WASHINGTON (AP) — Scientists have pinpointed how years of civil war and poaching in Mozambique have led to a greater proportion of elephants that will never develop tusks.
The research was published Thursday in the journal Science. It examined the impacts of ivory poaching during the Mozambican Civil War (1977 to 1992) on the evolution of African savanna elephants in Gorongosa National Park.

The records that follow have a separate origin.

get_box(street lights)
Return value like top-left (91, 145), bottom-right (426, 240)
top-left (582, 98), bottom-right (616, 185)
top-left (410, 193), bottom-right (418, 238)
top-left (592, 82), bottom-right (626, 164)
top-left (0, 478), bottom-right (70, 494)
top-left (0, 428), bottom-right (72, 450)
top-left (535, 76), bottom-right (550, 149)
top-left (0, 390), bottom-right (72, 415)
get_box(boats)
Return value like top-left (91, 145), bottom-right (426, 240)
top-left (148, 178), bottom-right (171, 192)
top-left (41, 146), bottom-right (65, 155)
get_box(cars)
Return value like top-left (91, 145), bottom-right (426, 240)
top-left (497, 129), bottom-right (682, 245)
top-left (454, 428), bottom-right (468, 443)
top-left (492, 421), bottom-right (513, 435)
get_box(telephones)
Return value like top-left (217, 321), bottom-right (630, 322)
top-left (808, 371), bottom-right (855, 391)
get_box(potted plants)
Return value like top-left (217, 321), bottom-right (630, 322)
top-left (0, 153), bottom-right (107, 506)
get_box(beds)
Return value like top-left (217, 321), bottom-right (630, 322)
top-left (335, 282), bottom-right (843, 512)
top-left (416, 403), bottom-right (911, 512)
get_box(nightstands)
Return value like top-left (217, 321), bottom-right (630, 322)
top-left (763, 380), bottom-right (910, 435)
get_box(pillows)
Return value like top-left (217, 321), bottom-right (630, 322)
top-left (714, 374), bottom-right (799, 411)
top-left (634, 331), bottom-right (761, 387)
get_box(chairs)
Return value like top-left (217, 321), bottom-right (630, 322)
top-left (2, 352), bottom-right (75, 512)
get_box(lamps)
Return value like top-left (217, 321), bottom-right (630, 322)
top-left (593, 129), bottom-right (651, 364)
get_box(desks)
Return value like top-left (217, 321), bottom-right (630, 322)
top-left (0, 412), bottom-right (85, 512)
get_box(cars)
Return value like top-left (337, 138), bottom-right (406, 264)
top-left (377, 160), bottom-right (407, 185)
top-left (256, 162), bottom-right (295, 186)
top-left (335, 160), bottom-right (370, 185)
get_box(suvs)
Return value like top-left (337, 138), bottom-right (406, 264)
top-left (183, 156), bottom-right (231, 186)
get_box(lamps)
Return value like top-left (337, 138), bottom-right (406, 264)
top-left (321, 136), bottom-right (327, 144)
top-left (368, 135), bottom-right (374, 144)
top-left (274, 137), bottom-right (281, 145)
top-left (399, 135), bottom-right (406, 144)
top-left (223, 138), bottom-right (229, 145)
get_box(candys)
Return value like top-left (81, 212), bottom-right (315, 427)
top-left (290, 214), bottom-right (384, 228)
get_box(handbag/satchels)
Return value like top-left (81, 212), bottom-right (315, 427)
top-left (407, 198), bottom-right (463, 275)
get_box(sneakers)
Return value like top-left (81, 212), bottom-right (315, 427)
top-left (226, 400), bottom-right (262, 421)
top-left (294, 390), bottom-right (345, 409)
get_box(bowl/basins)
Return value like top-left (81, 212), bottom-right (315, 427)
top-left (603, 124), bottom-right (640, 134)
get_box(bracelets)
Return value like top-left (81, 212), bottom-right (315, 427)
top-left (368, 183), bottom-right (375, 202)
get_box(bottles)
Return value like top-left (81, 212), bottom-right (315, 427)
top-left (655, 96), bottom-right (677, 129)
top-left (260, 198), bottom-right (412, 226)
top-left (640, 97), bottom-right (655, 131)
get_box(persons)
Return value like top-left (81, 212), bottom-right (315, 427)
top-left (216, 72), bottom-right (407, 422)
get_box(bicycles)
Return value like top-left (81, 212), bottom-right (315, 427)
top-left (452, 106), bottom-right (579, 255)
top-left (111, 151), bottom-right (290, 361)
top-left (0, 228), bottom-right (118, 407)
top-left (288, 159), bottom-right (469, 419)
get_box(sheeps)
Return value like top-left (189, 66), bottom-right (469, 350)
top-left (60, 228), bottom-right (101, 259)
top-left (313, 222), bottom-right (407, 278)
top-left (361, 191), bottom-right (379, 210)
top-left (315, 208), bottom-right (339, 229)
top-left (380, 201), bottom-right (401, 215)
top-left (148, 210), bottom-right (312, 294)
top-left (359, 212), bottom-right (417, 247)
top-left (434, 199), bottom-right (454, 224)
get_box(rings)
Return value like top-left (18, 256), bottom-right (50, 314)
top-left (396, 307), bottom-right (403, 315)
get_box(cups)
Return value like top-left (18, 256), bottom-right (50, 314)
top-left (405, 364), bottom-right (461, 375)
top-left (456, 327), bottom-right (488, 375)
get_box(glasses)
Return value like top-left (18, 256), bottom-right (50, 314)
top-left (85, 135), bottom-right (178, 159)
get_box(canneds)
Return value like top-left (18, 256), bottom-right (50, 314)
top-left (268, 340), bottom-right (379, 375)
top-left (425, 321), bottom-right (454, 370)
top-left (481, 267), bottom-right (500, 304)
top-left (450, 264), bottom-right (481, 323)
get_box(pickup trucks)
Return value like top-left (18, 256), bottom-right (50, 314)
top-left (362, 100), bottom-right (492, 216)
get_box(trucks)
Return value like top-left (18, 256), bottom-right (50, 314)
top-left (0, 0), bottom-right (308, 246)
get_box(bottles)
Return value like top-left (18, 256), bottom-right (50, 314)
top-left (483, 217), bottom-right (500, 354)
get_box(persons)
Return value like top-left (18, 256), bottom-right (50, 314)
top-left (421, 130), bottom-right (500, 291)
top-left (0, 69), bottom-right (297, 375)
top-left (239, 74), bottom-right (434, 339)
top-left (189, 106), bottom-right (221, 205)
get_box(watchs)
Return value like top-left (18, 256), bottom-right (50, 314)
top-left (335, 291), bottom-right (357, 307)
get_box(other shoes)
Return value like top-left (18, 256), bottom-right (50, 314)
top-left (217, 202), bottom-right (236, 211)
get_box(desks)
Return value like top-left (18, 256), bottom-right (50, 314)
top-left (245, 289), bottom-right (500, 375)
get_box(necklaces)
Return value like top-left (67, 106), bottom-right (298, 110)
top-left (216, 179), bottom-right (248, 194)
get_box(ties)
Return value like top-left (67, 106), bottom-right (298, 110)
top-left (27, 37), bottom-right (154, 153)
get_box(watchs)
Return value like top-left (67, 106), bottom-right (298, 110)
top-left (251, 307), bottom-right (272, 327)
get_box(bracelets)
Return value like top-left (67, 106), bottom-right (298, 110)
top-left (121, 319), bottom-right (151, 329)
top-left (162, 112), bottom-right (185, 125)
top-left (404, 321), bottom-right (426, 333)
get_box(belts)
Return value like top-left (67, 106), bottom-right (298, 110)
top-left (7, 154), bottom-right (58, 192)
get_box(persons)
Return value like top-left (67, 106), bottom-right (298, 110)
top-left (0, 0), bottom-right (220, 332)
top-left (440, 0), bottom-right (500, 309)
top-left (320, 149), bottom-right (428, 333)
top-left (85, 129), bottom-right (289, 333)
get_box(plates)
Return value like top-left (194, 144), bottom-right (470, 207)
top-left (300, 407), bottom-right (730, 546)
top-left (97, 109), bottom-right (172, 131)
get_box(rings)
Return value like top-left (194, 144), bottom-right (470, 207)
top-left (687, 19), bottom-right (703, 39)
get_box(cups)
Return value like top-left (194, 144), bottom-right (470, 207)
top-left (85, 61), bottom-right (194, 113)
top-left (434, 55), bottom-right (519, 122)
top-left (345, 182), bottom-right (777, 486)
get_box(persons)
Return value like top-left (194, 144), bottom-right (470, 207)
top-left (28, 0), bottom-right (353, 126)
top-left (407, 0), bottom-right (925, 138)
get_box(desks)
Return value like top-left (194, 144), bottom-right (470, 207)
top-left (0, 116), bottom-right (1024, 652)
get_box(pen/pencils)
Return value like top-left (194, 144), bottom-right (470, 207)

Like eye color in humans, genes are responsible for whether elephants inherit tusks from their parents.
A hefty set of tusks is usually an advantage for elephants, allowing them to dig for water, strip bark for food and joust with other elephants. But during episodes of intense ivory poaching, those big incisors become a liability.
While tusklessness was once a rare trait in African savannah elephants, it’s become more common. That's because tuskless females are more likely to survive intense poaching and pass their genes to offspring.
Scientists have identified two genes that likely play a role in whether or not an elephant inherits tusks.
“Whole-genome scans implicated two candidate genes with known roles in mammalian tooth development (AMELX and MEP1a), including the formation of enamel, dentin, cementum, and the periodontium,” researchers wrote. “One of these loci (AMELX) is associated with an X-linked dominant, male-lethal syndrome in humans that diminishes the growth of maxillary lateral incisors (homologous to elephant tusks).”